The tone in Washington has already shifted. In an interview with CNN’s Fareed Zakaria, national security adviser Jake Sullivan called Turkey’s one-man rule system “a democracy.” Turkey is “charting an independent foreign policy, but one in which we can have a constructive relationship with them even in the defense space, where President Erdogan’s major request to President Biden is for the US to provide F-16 planes, which President Biden has said he would like to do,” Sullivan said.
The administration will need to convince Senate Foreign Relations Committee Chairman Sen. Robert Menendez, who is implacably opposed to the F-16 sales, in order for the deal to go through. The New Jersey senator may relent if Turkey approves Sweden’s membership, but Ankara wants watertight assurances on the F-16 before doing so. Its demands of Stockholm are seen as more of a foil.
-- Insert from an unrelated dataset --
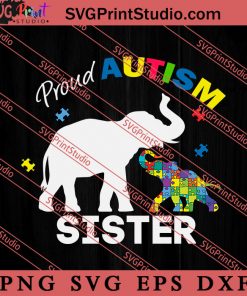 Proud Autism Sister Autism Elephan SVG, Autism Awareness SVG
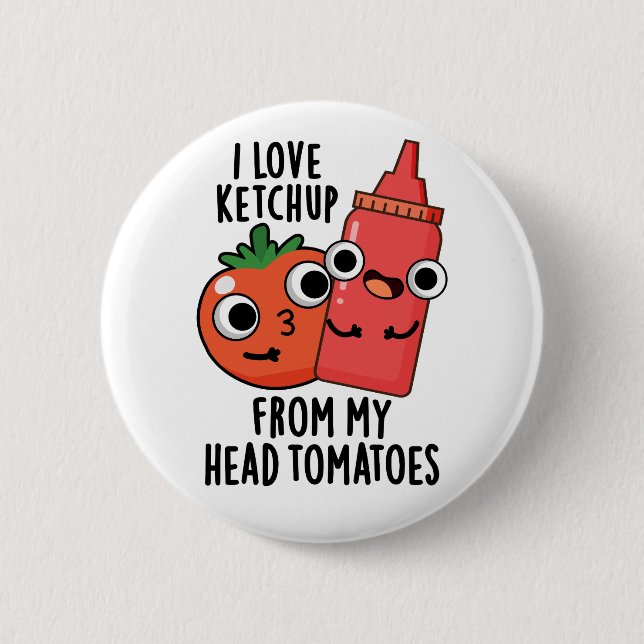 I Love Ketchup From My Head Tomatoes Food Pun 6 Cm Round Badge (Front)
Analysts say that even if a deal is worked out, an initial bout of enthusiasm about a reset in Turkey ties will soon be extinguished by a host of other problems bedeviling them. “There is not going to be any progress on any of the issues that have been choke-points for several years. As for opportunities to warm ties, it’s a pretty barren landscape,” Makovsky said. Foremost is Turkey’s fury at the Pentagon’s continued alliance with the Kurdish-led Syrian Democratic Forces in northeast Syria. Turkey insists the group is a PKK front and that the United States is effectively partnered with terrorists.
Claims attributed to a PKK operative that he had been flown from northeast Syria to Sulaimaniyah in northern Iraq in “an American helicopter” flown by “American pilots” were splashed all over the pro-government media this week.
Other major sticking points include the United States’ refusal to extradite Gulen and the continued incarceration of Metin Topuz, an employee of the US Consulate in Istanbul. In jail since 2017, Topuz was sentenced to eight years and nine months in prison in 2020 for his alleged connection with the coup plotters — a charge he denies.
Last but not least is Turkey’s deepening ties with Russia, which saw President Vladimir Putin defer natural gas payments and transfer billions of dollars to Turkey’s state coffers to bolster Erdogan’s election campaign. Turkey refuses to join Western sanctions against Russia or dispose of Russian-made S400 missiles that triggered congressional sanctions on military sales that the administration is now trying to skirt. Ultimately, the two countries will continue to “try to maintain the fiction of being allies when neither one really believes it and their interests increasingly diverge,” Danforth said.